DATA PROVIDED

___

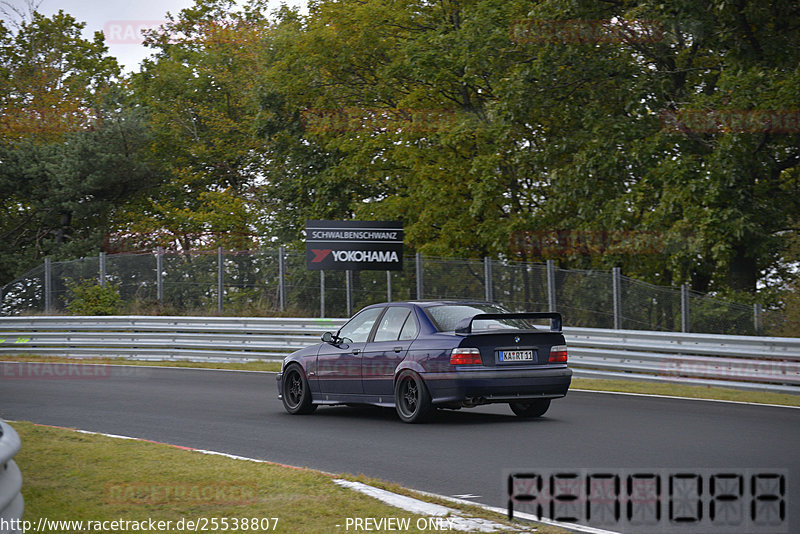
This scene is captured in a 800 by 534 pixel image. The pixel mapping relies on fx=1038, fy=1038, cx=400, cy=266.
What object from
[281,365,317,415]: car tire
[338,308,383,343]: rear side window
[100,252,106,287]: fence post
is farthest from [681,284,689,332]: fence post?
[100,252,106,287]: fence post

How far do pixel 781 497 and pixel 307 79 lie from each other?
3037cm

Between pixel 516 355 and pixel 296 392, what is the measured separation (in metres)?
3.40

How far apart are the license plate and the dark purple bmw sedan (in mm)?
12

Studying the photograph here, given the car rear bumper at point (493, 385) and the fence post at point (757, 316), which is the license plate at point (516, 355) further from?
the fence post at point (757, 316)

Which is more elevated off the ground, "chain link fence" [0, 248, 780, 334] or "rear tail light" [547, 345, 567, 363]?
"chain link fence" [0, 248, 780, 334]

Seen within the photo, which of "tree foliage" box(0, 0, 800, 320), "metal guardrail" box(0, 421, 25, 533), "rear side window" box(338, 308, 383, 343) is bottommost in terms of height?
"metal guardrail" box(0, 421, 25, 533)

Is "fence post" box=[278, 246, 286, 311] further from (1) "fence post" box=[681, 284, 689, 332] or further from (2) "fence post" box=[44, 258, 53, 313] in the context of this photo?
(1) "fence post" box=[681, 284, 689, 332]

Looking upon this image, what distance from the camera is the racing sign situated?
25.1 metres

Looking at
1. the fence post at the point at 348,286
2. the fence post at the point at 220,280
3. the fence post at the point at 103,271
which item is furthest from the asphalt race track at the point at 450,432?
the fence post at the point at 103,271

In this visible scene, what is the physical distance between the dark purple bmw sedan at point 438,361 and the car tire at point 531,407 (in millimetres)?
13

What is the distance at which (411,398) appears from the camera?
12.5m

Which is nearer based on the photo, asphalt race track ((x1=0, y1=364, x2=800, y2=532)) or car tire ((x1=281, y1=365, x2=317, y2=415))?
asphalt race track ((x1=0, y1=364, x2=800, y2=532))

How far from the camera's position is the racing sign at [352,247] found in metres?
25.1

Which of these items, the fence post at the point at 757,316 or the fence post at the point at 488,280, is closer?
the fence post at the point at 757,316
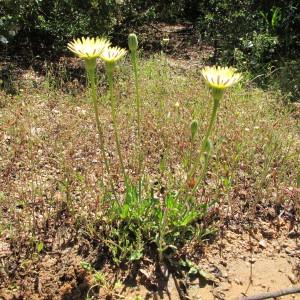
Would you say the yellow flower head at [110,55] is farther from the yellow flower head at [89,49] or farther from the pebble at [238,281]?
the pebble at [238,281]

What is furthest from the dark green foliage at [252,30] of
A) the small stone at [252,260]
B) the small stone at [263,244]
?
the small stone at [252,260]

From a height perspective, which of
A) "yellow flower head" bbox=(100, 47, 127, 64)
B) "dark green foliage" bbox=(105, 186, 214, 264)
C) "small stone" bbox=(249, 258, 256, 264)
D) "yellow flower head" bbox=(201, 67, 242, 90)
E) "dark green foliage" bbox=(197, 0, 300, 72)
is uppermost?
"dark green foliage" bbox=(197, 0, 300, 72)

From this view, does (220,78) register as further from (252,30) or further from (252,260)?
(252,30)

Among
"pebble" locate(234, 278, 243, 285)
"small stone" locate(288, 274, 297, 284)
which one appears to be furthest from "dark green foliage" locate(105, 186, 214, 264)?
"small stone" locate(288, 274, 297, 284)

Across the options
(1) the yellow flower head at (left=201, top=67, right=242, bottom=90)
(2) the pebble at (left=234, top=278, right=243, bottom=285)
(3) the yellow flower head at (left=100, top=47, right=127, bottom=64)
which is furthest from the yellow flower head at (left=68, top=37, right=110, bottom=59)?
(2) the pebble at (left=234, top=278, right=243, bottom=285)

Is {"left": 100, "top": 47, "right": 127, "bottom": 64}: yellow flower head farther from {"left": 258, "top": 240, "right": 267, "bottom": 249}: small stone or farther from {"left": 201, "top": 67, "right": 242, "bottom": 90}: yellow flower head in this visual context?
{"left": 258, "top": 240, "right": 267, "bottom": 249}: small stone

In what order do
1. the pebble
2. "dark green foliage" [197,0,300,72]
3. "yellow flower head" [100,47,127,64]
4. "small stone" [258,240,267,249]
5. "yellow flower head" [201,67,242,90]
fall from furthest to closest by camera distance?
"dark green foliage" [197,0,300,72] → "small stone" [258,240,267,249] → the pebble → "yellow flower head" [100,47,127,64] → "yellow flower head" [201,67,242,90]

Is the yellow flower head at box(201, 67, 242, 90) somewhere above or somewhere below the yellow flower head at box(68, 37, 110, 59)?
below

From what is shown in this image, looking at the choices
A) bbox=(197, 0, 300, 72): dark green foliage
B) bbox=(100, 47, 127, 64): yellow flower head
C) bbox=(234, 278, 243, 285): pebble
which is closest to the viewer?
bbox=(100, 47, 127, 64): yellow flower head

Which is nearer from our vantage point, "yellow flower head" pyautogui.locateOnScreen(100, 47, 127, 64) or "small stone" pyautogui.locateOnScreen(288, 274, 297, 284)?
"yellow flower head" pyautogui.locateOnScreen(100, 47, 127, 64)

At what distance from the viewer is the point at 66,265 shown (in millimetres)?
2197

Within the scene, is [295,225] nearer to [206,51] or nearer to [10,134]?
[10,134]

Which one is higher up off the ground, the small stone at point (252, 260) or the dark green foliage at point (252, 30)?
the dark green foliage at point (252, 30)

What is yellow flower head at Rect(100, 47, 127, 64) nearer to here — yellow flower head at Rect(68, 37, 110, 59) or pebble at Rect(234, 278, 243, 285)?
yellow flower head at Rect(68, 37, 110, 59)
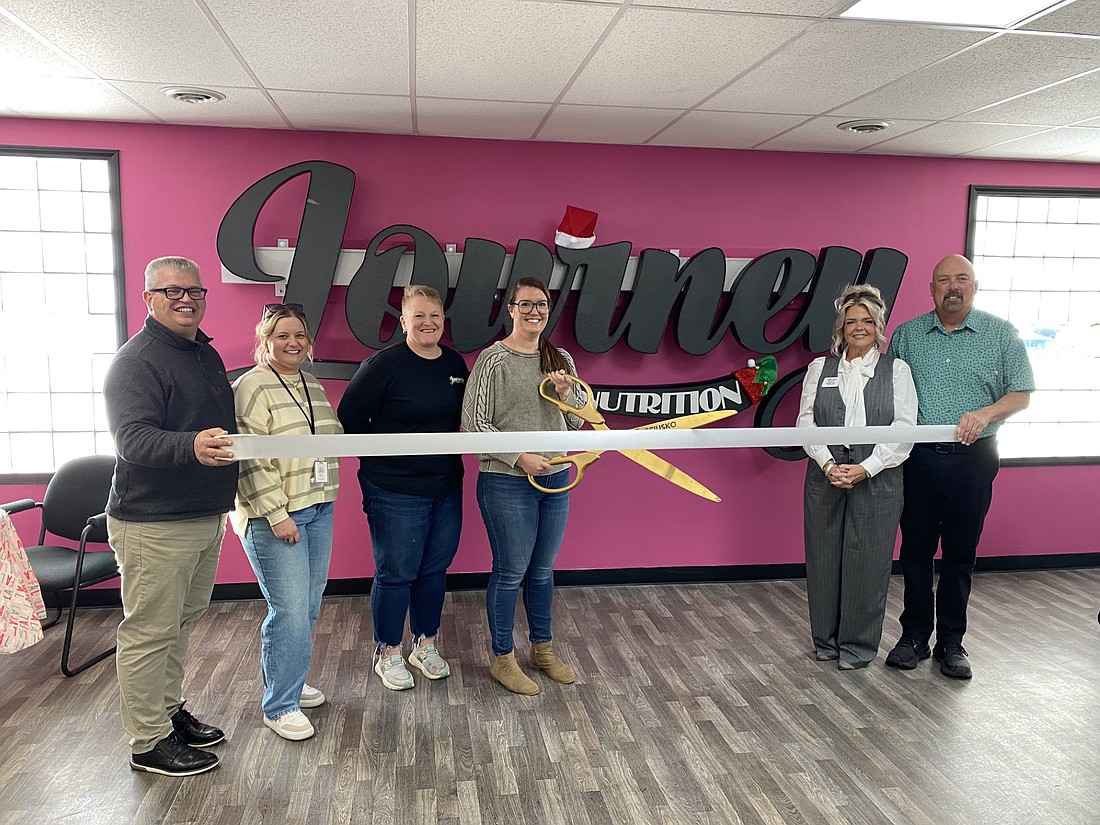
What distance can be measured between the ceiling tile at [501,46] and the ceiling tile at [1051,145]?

___

STATED GOAL
Could you rewrite the part of the listing that opens with the line containing "Seen within the" and closes with the line containing "25.1 metres", changing "racing sign" to "track sign" and leaving everything else the same?

EXERCISE OUTPUT
Seen within the photo, which of "tree foliage" box(0, 0, 800, 320), "metal guardrail" box(0, 421, 25, 533), "rear side window" box(338, 308, 383, 343) is bottommost in terms of height?
"metal guardrail" box(0, 421, 25, 533)

Is "fence post" box=[278, 246, 286, 311] further from (1) "fence post" box=[681, 284, 689, 332] or further from (2) "fence post" box=[44, 258, 53, 313] in the context of this photo?
(1) "fence post" box=[681, 284, 689, 332]

Looking upon this image, what distance from the camera is the track sign situated?
25.1 metres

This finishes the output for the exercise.